Ribeirão Preto implementa legislação rigorosa contra maus-tratos a animais
O município de Ribeirão Preto, no interior de São Paulo, deu um passo significativo na proteção animal com a sanção da Lei "Orelha e Otto" pelo prefeito Ricardo Silva (PSD). A medida, anunciada nesta quinta-feira (12), estabelece um marco legal abrangente para combater práticas de crueldade contra animais, com multas que podem alcançar valores expressivos de até R$ 50 mil por animal envolvido.
Penalidades severas e medidas preventivas
A nova legislação não se limita apenas a punições financeiras. Ela institui um conjunto de normas voltadas ao bem-estar animal, com o objetivo claro de prevenir e reprimir maus-tratos, além de ampliar ações educativas na comunidade. Entre as condutas explicitamente enquadradas como maus-tratos estão:
- Abandono de animais em vias públicas ou locais inadequados;
- Prática de violência física, como agressões e espancamentos;
- Manutenção de animais em condições inadequadas de higiene, alimentação ou espaço;
- Exploração em atividades que provoquem sofrimento, incluindo a participação em lutas organizadas.
As penalidades aplicáveis são multifacetadas e incluem, além das multas pecuniárias:
- Apreensão imediata do animal vítima de maus-tratos;
- Proibição temporária ou definitiva de guarda de animais pelo infrator;
- Interdição de estabelecimentos onde ocorram as infrações;
- Inclusão do nome do infrator em um cadastro público municipal, aumentando a transparência e a responsabilização.

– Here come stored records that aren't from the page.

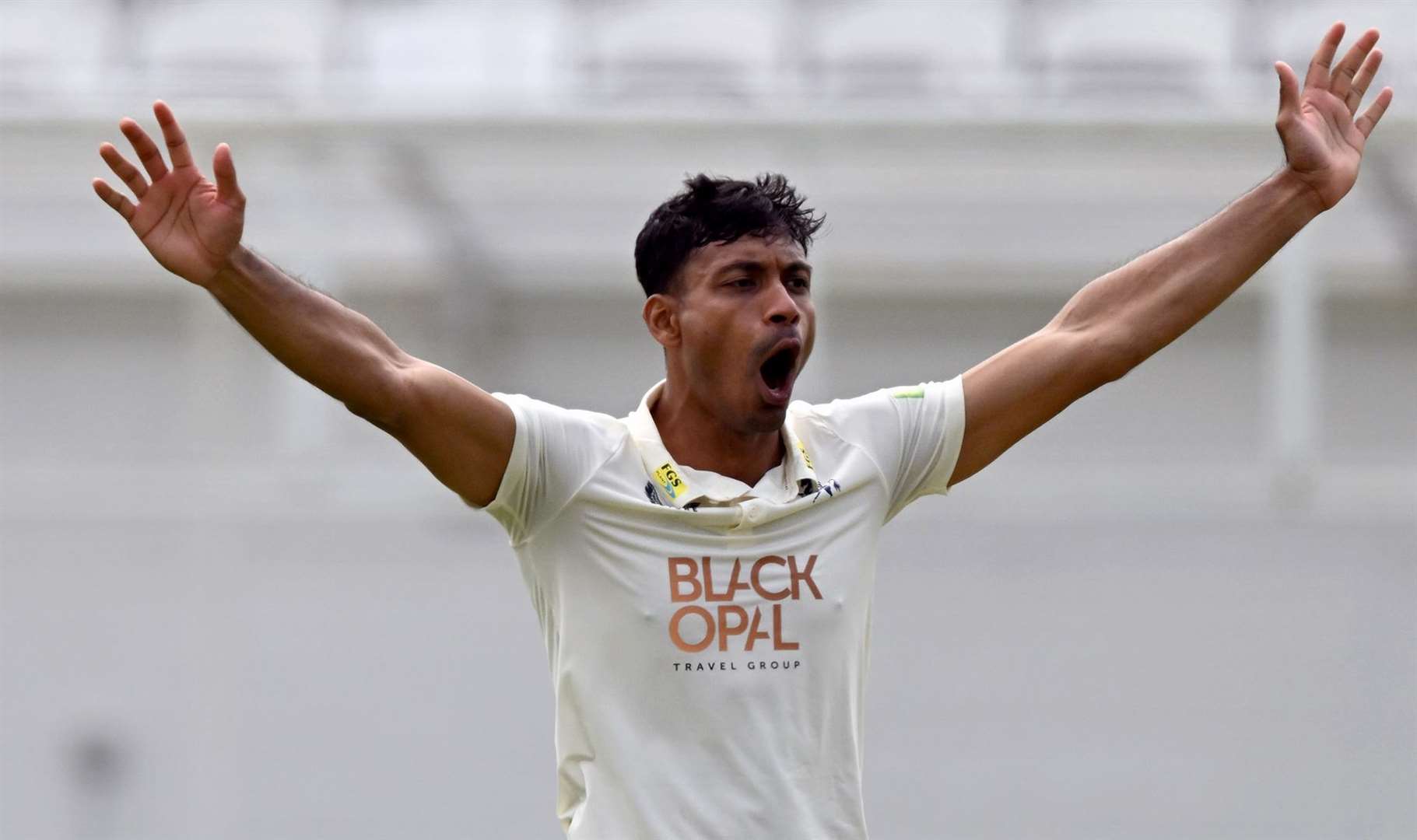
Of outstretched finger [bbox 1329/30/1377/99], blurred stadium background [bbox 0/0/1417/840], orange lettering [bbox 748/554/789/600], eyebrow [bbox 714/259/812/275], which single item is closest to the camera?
orange lettering [bbox 748/554/789/600]

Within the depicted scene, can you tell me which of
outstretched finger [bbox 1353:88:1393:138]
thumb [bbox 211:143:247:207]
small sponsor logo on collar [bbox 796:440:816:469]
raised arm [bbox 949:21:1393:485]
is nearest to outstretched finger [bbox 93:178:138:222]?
thumb [bbox 211:143:247:207]

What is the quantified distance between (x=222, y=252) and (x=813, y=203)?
767cm

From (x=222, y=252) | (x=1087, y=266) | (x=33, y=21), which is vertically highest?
(x=33, y=21)

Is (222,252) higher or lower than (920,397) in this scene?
higher

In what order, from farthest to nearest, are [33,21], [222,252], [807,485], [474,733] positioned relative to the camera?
1. [33,21]
2. [474,733]
3. [807,485]
4. [222,252]

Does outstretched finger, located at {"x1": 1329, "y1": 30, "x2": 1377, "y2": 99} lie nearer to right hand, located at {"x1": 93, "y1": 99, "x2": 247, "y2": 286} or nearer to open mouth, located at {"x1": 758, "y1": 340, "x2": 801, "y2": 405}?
open mouth, located at {"x1": 758, "y1": 340, "x2": 801, "y2": 405}

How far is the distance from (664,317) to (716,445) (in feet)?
0.77

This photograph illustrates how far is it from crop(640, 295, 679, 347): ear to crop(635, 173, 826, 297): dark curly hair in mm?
20

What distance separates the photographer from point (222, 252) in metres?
2.58

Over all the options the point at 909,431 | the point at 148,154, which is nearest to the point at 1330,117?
the point at 909,431

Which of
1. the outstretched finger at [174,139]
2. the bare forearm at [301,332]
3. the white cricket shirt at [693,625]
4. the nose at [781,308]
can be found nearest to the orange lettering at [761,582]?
the white cricket shirt at [693,625]

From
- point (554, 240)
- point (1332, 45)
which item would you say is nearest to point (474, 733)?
point (554, 240)

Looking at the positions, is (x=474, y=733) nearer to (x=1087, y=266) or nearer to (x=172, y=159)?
(x=1087, y=266)

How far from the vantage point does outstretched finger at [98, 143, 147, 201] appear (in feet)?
8.33
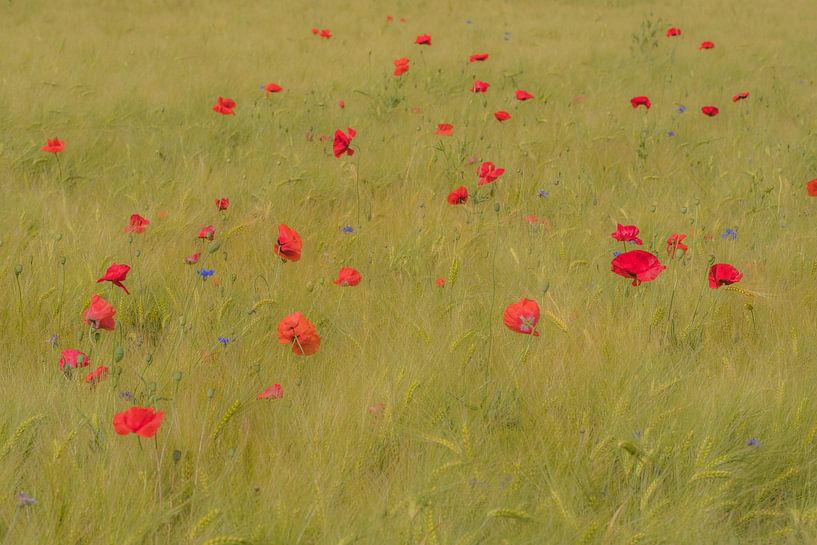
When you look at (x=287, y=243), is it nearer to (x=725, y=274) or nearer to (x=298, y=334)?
(x=298, y=334)

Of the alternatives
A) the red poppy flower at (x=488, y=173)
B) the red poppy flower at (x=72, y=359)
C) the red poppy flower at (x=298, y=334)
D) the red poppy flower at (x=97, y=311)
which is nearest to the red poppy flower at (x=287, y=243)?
the red poppy flower at (x=298, y=334)

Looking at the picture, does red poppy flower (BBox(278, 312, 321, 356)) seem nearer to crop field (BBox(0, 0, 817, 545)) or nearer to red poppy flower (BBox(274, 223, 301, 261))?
crop field (BBox(0, 0, 817, 545))

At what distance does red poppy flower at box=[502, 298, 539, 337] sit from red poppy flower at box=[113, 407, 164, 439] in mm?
716

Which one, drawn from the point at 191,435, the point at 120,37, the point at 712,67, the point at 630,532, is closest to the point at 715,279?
the point at 630,532

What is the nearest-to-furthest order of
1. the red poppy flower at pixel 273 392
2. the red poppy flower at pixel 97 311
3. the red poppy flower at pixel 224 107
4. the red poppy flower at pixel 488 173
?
the red poppy flower at pixel 273 392
the red poppy flower at pixel 97 311
the red poppy flower at pixel 488 173
the red poppy flower at pixel 224 107

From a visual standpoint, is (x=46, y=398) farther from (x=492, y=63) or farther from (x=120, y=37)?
(x=120, y=37)

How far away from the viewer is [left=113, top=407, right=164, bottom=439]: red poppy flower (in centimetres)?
105

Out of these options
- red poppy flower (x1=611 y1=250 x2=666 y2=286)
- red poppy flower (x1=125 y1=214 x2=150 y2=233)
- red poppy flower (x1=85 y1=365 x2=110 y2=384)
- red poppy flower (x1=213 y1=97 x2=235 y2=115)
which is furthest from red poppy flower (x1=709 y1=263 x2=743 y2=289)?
red poppy flower (x1=213 y1=97 x2=235 y2=115)

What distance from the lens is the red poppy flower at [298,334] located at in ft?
5.02

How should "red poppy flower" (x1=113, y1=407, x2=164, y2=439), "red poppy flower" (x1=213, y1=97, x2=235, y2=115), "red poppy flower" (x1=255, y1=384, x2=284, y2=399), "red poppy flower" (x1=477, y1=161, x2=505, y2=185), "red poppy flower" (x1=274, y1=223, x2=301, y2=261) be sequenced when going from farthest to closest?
"red poppy flower" (x1=213, y1=97, x2=235, y2=115)
"red poppy flower" (x1=477, y1=161, x2=505, y2=185)
"red poppy flower" (x1=274, y1=223, x2=301, y2=261)
"red poppy flower" (x1=255, y1=384, x2=284, y2=399)
"red poppy flower" (x1=113, y1=407, x2=164, y2=439)

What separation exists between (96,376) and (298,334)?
1.28 ft

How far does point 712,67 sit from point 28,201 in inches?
186

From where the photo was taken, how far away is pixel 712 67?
544 centimetres

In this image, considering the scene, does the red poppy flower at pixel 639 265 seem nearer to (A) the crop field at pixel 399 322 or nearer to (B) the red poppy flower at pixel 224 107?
(A) the crop field at pixel 399 322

Foco educativo e responsabilidade de menores
A prefeitura de Ribeirão Preto enfatizou que a lei possui também um caráter educativo. "Em casos envolvendo menores de idade, os responsáveis legais serão formalmente comunicados e poderão ser encaminhados a ações educativas específicas e programas de conscientização sobre proteção animal", explicou a administração municipal. Adicionalmente, em situações graves, pode haver comunicação direta ao Conselho Tutelar para as devidas providências legais e protetivas.
Proibição de fogos de artifício com estampido
Um aspecto complementar e igualmente relevante da nova lei é a proibição total do uso e soltura de fogos de artifício com estampido ou qualquer artefato pirotécnico que produza ruído alto na cidade. Apenas fogos de efeito visual silencioso serão permitidos a partir de agora.
"A medida busca reduzir impactos negativos causados pelo barulho excessivo, que afetam especialmente os animais, causando pânico e estresse, além de pessoas com transtorno do espectro autista, idosos e pacientes hospitalizados", destacou a prefeitura em comunicado oficial.
As penalidades para descumprimento desta proibição também são definidas:
- Pessoas físicas estão sujeitas a multas que variam de R$ 1,5 mil a R$ 10 mil;
- Pessoas jurídicas, como estabelecimentos comerciais ou promotores de eventos, podem receber multas de R$ 5 mil a R$ 20 mil, com a possibilidade de suspensão do alvará de funcionamento em casos de reincidência.
Vigência e próximos passos
A Lei "Orelha e Otto" já está em vigor desde sua sanção, representando um avanço imediato na legislação local. No entanto, a prefeitura informou que o texto deve passar por um processo de regulamentação detalhado nos próximos 90 dias, onde serão estabelecidos os procedimentos operacionais, os órgãos fiscalizadores e os fluxos para aplicação das multas e outras sanções.
Esta iniciativa coloca Ribeirão Preto na vanguarda das cidades brasileiras que adotam políticas públicas robustas para a defesa dos animais, combinando punição rigorosa para infratores com uma visão educativa de longo prazo para toda a comunidade.